Stated goal
Convert the records from the line with "How large a separation" to the line with "2698 centimetres" into a two-column CSV with the columns question_text and answer_text, one row per record. Put each text in a single quoted field and replace any line breaks with spaces.

(Spatial relationship records)
---

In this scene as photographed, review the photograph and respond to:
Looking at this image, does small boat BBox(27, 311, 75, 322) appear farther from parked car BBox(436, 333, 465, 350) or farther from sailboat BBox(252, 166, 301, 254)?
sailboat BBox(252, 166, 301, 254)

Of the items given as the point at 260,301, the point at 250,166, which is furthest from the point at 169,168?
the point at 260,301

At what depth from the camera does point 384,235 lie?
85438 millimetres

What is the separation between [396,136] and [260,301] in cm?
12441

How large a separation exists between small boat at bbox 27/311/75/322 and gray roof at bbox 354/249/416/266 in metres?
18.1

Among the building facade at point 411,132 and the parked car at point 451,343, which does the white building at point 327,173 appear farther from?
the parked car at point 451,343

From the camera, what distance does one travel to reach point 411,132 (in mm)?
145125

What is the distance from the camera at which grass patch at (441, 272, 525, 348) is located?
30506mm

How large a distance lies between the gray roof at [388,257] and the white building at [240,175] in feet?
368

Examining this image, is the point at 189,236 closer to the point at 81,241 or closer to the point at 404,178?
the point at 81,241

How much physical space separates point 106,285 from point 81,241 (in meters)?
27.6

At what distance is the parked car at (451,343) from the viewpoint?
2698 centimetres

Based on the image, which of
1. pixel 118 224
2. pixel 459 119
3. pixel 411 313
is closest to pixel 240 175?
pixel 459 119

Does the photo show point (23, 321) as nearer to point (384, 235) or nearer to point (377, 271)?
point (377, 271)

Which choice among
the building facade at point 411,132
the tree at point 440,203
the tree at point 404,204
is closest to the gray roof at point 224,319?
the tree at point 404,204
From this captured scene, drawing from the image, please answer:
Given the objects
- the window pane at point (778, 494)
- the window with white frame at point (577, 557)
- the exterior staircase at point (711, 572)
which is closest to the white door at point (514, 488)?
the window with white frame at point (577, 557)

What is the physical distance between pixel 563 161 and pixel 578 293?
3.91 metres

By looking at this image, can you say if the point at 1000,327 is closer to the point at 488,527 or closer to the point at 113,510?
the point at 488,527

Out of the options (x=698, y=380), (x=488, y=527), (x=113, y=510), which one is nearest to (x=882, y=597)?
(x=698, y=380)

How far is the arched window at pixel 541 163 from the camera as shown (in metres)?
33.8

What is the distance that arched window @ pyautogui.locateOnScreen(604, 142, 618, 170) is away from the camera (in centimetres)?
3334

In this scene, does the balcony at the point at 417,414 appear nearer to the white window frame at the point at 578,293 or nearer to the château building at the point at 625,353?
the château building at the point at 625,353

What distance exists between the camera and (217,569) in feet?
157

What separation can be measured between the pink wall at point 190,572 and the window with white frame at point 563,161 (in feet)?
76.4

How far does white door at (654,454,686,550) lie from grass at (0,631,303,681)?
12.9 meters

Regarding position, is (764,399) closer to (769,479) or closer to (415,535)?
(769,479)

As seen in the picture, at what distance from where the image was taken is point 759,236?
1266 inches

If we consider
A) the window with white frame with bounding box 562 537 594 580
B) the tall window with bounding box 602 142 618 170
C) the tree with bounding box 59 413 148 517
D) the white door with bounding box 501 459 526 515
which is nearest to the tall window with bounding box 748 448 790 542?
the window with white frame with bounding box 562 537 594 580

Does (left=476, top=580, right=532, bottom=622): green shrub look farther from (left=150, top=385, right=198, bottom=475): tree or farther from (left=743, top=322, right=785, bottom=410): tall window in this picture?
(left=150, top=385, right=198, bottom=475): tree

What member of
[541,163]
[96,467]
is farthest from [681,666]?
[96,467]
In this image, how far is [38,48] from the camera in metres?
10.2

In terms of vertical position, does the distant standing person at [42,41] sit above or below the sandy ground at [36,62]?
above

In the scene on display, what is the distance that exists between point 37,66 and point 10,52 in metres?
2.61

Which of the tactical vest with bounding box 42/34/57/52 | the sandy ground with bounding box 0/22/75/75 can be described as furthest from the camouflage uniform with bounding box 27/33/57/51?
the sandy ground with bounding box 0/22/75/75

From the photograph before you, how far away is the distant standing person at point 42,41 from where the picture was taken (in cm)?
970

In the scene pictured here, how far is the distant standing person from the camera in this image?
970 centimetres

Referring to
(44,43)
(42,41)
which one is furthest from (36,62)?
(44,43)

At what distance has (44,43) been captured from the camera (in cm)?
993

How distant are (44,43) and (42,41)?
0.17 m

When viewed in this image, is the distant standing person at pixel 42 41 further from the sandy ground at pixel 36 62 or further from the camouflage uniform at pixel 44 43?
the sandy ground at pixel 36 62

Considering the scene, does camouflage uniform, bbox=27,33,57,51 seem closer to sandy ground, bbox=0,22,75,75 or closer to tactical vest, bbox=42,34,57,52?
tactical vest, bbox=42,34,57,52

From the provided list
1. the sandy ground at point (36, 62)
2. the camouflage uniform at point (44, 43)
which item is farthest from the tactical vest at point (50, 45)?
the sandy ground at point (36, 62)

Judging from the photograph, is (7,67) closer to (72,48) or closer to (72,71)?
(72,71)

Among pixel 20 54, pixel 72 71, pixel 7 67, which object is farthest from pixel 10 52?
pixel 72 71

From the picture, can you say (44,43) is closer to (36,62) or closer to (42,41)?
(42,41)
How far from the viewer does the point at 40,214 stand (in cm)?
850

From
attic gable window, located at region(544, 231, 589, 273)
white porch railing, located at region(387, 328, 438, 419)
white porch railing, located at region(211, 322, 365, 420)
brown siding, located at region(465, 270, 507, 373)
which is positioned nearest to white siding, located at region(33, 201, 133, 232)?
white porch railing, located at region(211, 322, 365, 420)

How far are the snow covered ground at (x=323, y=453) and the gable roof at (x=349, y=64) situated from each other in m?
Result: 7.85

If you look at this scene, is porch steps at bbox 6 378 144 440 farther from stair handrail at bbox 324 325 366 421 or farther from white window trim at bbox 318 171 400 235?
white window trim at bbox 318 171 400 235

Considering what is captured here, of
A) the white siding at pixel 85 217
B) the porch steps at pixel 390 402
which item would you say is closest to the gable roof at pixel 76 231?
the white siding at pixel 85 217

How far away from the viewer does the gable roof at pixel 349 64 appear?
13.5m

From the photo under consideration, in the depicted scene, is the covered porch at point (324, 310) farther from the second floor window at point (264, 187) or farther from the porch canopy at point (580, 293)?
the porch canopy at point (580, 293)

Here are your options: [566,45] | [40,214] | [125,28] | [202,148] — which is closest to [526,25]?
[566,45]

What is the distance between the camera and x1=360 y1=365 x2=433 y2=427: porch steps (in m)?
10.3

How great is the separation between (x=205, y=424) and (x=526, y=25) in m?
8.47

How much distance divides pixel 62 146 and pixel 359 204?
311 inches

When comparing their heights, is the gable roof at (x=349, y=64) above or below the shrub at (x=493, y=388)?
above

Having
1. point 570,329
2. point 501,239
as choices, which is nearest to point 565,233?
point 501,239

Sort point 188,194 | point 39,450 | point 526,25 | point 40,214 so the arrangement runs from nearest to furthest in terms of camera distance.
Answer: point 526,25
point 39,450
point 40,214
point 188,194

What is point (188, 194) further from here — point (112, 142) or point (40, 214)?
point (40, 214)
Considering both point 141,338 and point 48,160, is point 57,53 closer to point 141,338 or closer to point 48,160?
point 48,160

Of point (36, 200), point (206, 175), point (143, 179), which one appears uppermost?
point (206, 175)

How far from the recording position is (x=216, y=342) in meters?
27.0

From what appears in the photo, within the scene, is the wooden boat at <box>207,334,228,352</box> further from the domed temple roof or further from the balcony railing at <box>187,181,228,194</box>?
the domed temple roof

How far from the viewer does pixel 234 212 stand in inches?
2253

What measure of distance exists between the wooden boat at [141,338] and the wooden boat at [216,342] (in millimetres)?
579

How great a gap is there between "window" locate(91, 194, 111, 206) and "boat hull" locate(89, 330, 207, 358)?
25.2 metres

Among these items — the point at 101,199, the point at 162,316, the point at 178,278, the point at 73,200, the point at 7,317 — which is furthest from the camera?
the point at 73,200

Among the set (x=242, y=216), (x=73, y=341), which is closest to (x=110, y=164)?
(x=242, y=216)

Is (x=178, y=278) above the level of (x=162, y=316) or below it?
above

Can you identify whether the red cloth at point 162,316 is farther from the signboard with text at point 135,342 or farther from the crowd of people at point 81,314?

---

Solution to the exercise
question_text,answer_text
"How large a separation exists between small boat at bbox 27/311/75/322 and gray roof at bbox 354/249/416/266 in metres?","18.1"
"Among the building facade at point 411,132 and the parked car at point 451,343, which does the white building at point 327,173 appear farther from?","the parked car at point 451,343"
"From the camera, what distance does one travel to reach point 411,132 (in mm)?","145125"
"What is the distance from the camera at which grass patch at (441, 272, 525, 348) is located?","30506mm"
"How large a distance lies between the gray roof at [388,257] and the white building at [240,175] in feet?","368"
"Examining this image, is the point at 189,236 closer to the point at 81,241 or closer to the point at 404,178?","the point at 81,241"
"How much physical space separates point 106,285 from point 81,241 (in meters)?","27.6"
"At what distance is the parked car at (451,343) from the viewpoint?","2698 centimetres"